This invention relates to speech signal processing and in particular to soft clipping circuits especially for an electronic circuit network in a telephone subscriber's instrument.
Conventional electromechanical telephone networks are inherently slow and, even under overload conditions, generate only minor harmonic outputs. In contrast the new electronic networks are fast and, when overload and consequent speech waveform clipping occurs, they produce an excessive proportion of harmonics that are outside the voice band (typically 300 Hz to 3.4 kHz). These harmonics are transmitted with little attenuation through the hybrid balance network, which is tuned to reject signals in the voice band, to the instrument receiver thus resulting in poor side-tone performance. Furthermore, in order for the hybrid to remain balanced and the return loss to remain greater than -14 db, as required by most telephone administrations, the impedance of the instrument as `seen` by the line should be 600 ohms (900 ohms in USA) irrespective of the signal amplitude. When electronic subsets at present in use are overloaded causing clipping the output transistor stage can be driven into saturation. When this occurs the impedance `seen` by the line falls to that of a saturated transistor, i.e. only a few ohms. Attempts have been made to prevent output transistor saturation by the use of clipping diodes. However, the impedance of the diodes then shunts the 600 ohm output impedance causing the aforementioned problems of impedance changes, hybrid imbalance and the generation of out of band harmonics.

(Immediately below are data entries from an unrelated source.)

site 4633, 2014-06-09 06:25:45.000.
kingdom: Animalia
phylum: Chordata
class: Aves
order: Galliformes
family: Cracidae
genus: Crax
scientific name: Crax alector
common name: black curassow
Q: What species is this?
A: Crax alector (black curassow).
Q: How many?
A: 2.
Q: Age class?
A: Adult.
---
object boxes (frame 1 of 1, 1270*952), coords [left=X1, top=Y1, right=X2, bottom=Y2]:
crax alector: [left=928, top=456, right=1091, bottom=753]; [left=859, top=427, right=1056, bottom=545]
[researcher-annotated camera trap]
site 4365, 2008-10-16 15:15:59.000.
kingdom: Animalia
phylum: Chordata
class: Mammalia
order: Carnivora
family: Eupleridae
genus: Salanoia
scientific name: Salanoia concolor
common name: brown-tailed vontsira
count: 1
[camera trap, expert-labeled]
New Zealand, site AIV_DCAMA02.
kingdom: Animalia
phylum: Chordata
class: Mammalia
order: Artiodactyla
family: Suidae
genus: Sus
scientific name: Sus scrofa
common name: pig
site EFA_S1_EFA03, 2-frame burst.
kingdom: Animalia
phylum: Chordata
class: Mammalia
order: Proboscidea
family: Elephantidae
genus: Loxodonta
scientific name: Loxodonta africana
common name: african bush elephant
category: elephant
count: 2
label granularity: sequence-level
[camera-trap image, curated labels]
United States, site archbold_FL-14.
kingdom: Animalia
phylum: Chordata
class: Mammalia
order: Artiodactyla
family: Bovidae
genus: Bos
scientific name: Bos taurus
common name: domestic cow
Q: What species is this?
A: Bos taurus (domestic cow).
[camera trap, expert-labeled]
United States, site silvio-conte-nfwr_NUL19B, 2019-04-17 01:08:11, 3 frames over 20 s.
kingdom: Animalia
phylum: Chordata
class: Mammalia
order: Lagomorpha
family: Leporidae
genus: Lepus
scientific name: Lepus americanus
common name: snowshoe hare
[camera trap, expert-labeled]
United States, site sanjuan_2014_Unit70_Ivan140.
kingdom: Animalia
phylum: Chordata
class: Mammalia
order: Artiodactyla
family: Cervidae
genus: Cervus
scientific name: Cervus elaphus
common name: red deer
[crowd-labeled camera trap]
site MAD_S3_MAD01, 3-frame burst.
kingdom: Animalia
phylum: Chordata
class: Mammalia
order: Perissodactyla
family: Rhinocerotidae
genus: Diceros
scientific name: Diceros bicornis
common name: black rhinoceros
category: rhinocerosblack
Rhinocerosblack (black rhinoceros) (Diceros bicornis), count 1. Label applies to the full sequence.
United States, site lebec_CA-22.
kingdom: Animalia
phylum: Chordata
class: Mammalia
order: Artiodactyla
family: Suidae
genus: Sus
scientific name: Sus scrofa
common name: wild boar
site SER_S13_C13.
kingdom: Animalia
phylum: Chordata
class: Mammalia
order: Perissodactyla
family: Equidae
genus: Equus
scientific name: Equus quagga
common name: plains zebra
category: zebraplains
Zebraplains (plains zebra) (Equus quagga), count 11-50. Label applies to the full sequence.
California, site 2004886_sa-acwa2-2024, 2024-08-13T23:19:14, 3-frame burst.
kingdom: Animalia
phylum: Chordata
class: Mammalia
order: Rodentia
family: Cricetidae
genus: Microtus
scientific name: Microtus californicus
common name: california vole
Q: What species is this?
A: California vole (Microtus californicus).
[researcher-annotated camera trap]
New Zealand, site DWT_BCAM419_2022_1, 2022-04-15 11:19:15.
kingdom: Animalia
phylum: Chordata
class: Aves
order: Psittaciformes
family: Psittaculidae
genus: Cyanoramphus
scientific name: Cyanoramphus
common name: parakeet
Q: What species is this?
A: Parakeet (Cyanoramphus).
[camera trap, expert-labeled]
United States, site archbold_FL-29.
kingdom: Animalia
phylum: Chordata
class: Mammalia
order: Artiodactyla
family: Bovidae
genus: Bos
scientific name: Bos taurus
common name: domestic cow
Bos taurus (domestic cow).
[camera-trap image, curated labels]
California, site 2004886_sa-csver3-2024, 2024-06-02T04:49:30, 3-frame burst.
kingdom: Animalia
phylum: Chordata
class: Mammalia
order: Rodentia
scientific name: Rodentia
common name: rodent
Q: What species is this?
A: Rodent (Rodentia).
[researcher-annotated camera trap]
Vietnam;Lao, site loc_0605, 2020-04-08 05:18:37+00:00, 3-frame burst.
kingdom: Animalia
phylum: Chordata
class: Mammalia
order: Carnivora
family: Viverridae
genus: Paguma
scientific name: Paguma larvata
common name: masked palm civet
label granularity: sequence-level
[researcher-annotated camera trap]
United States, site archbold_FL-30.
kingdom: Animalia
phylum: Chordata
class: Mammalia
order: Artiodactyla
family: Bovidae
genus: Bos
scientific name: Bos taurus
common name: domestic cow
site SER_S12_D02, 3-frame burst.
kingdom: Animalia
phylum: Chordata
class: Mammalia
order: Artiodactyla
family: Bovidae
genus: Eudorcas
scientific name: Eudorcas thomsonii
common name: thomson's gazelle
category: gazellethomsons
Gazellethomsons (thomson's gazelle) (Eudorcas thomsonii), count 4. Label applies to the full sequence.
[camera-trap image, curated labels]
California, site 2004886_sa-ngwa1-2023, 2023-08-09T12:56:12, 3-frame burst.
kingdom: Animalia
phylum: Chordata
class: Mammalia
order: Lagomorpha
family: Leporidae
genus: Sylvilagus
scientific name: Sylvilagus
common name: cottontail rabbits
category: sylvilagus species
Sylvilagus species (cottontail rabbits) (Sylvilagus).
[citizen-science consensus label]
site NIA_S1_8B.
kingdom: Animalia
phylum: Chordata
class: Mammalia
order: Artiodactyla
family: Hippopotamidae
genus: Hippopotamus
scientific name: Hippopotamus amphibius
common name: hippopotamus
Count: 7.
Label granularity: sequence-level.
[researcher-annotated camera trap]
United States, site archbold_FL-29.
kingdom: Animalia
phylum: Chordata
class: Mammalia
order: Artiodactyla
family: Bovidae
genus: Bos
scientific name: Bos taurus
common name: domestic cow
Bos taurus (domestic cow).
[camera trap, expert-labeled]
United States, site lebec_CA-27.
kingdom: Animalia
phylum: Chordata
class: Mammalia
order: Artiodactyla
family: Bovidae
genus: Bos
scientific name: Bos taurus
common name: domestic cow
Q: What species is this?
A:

The problem of harmonic generation may be overcome by the use of circuits which soft clip the speech waveform in contrast e.g. to diode circuits which produce hard clipping. A soft clipping circuit does not have a sharp cut-off level but progressively reduces the overall voice channel gain beyond a predetermined threshold amplitude. This provides a smooth transition from high to low gain thus preventing `splatter`. When soft clipping is applied to a signal substantially all the power is concentrated in the fundamental and the lower order harmonics, the latter being in or close to the voice frequency band. Thus, rejection to the receiver path by the hybrid network is still obtained.
Soft clipping alone, however, does not overcome the major problems of changes in the output impedance to the line and in particular the reduction of impedance caused by output stage saturation. The latter effect can be overcome by suitable choice of the circuit operating parameters which ensure that the waveform is always below the amplitude at which saturation occurs. The problem of impedance changes related to gain transformations has, however, proved intractable with conventional telephone circuits which employ negative feedback for gain regulation and, thus, suffer from an impedance reduction as the gain is reduced.